§ Material supplied

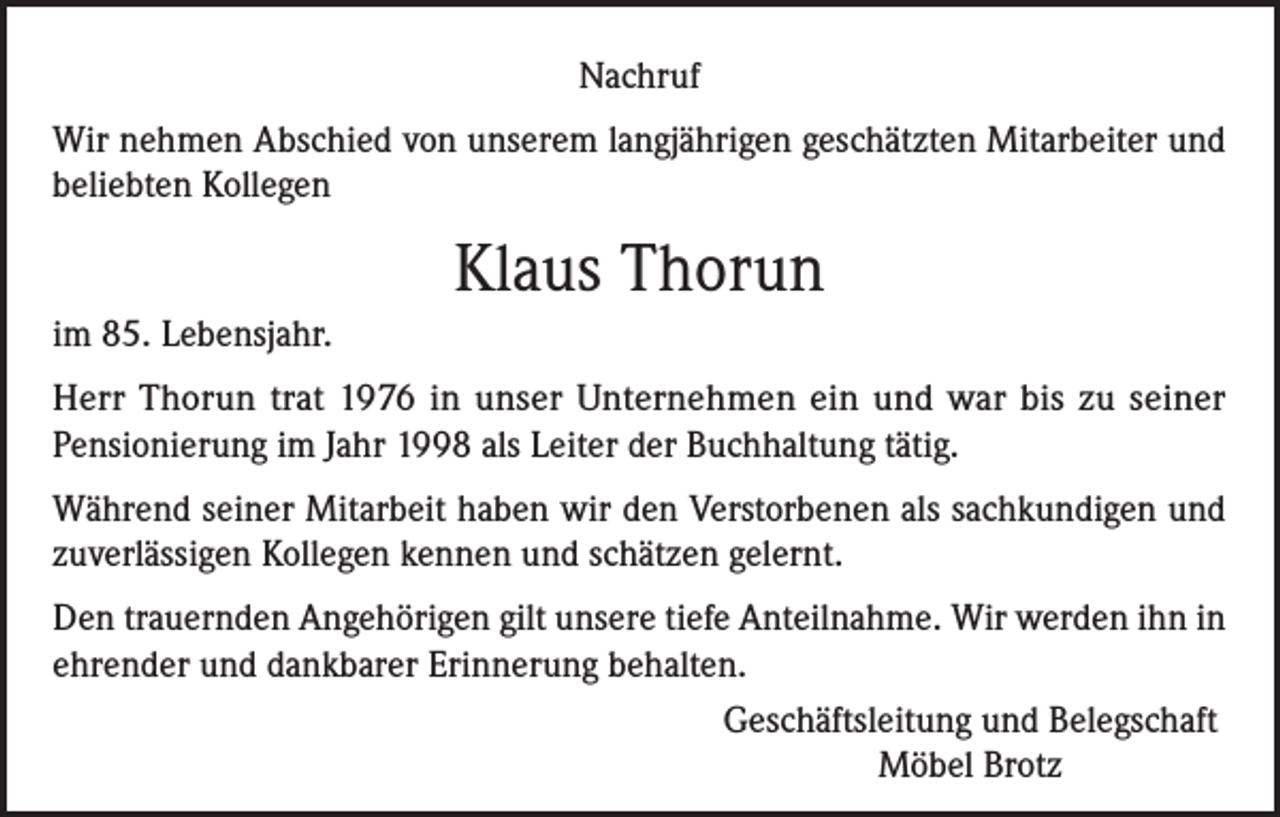 Nachruf

Wir nehmen Abschied von unserem langjährigen geschätzten Mitarbeiter und beliebten Kollegen

Klaus Thorun

im 85. Lebensjahr.

Herr Thorun trat 1976 in unser Unternehmen ein und war bis zu seiner Pensionierung im Jahr 1998 als Leiter der Buchhaltung tätig.

Während seiner Mitarbeit haben wir den Verstorbenen als sachkundigen und zuverlässigen Kollegen kennen und schätzen gelernt.

Den trauernden Angehörigen gilt unsere tiefe Anteilnahme. Wir werden ihn in ehrender und dankbarer Erinnerung behalten.

Geschäftsleitung und Belegschaft
Möbel Brotz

§ Directions
Find the word "Thorun" in the entries above, then copy each line that holds it.

§ Task response
Klaus Thorun
Herr Thorun trat 1976 in unser Unternehmen ein und war bis zu seiner Pensionierung im Jahr 1998 als Leiter der Buchhaltung tätig.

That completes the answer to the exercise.